Margaret Poloma, professor emeritus of sociology at the University of Akron in Ohio, and the author of Main Street Mystics: The Toronto Blessing and Reviving Pentecostalism, writes that “It is a world view that tends to be ‘transrational.’” She describes herself as “spirit-filled” and has attended services at the Toronto Airport Christian Fellowship as part of her personal worship.
In general, revivalists base their faith more on personal experience of God, and less on church teachings. Above all, they feel euphoric in their sense of God’s love, and carry that into their everyday life.
Poloma could only describe it as “getting a new pair of glasses. Everything looks different.”
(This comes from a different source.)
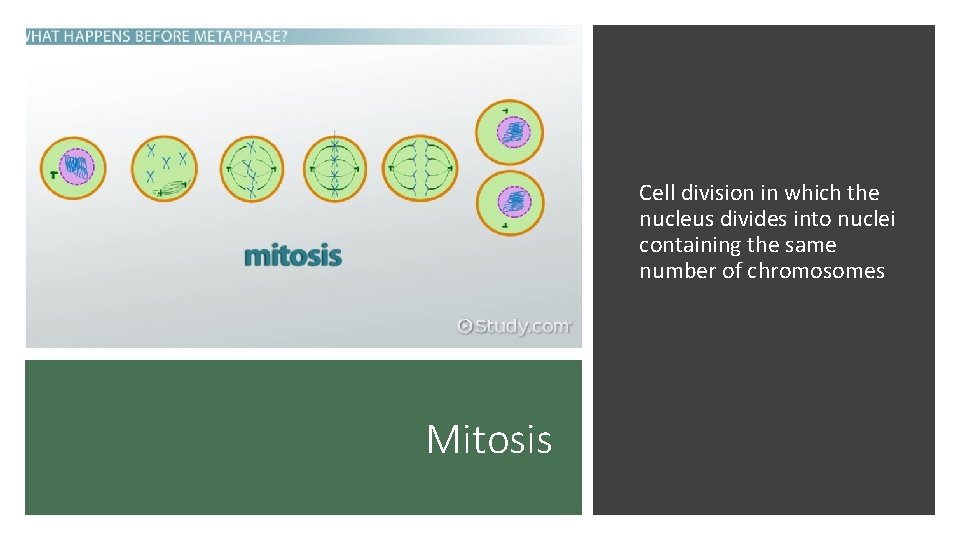 WHAT HAPPENS BEFORE METAPHASE?

mitosis

©Study.com

Mitosis

Cell division in which the nucleus divides into nuclei containing the same number of chromosomes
“(My family) thought I was crazy,” says Arnott’s wife, Carol. “I was so childlike and excited. I prayed for things — I asked Jesus to heal my car, I prayed for stuff on sale because I had no money. I was a single mom. God would put stuff on sale, something that would fit, sort of hidden in a corner.
“I couldn’t get my jars open. I have thin wrists and I’d say, ‘Jesus can you help me open my jars?’ and I would turn it and the jar would just open. … (Some time after) I married John, I said ‘Jesus would you open my jar?’ and He said, ‘I’ve given you a husband now.’”
Not everyone was euphoric about the rise of the airport fellowship. A few years after the Toronto Blessing began, its parent body, the Association of Vineyard Churches, booted it out, saying the noises and other phenomena had no basis in the Bible, and therefore were suspect at best.
“The churches must focus on the main and plain things in scripture,” said association head Jon Wimber.
It’s a question of balance, says Mark Scarr, pastor at Woodvale Pentecostal Church on Greenbank Road in Ottawa. Woodvale is a member of the Pentecostal Assemblies of Canada, also known as classical, or more mainstream, Pentecostalism.
The Toronto Airport Christian Fellowship considers itself charismatic evangelical, meaning adherents play down structure and strict theology, stressing they are promoting “a relationship (with God), not a religion.”
Scarr says: “A church with too much theology is likely to dry up and one with too much spirit is likely to blow up.”
A few hours later, the Korean girl who was so overcome earlier in the day, seemed fully recovered. “The first day I was afraid of touching anyone, of getting close. But this is my third day,” she said. “When I fell down, it felt like electricity. I knew Jesus loved me, He really loved me.”
Wang attended church as a child, but hasn’t gone in years. Now she might go back when she returns home.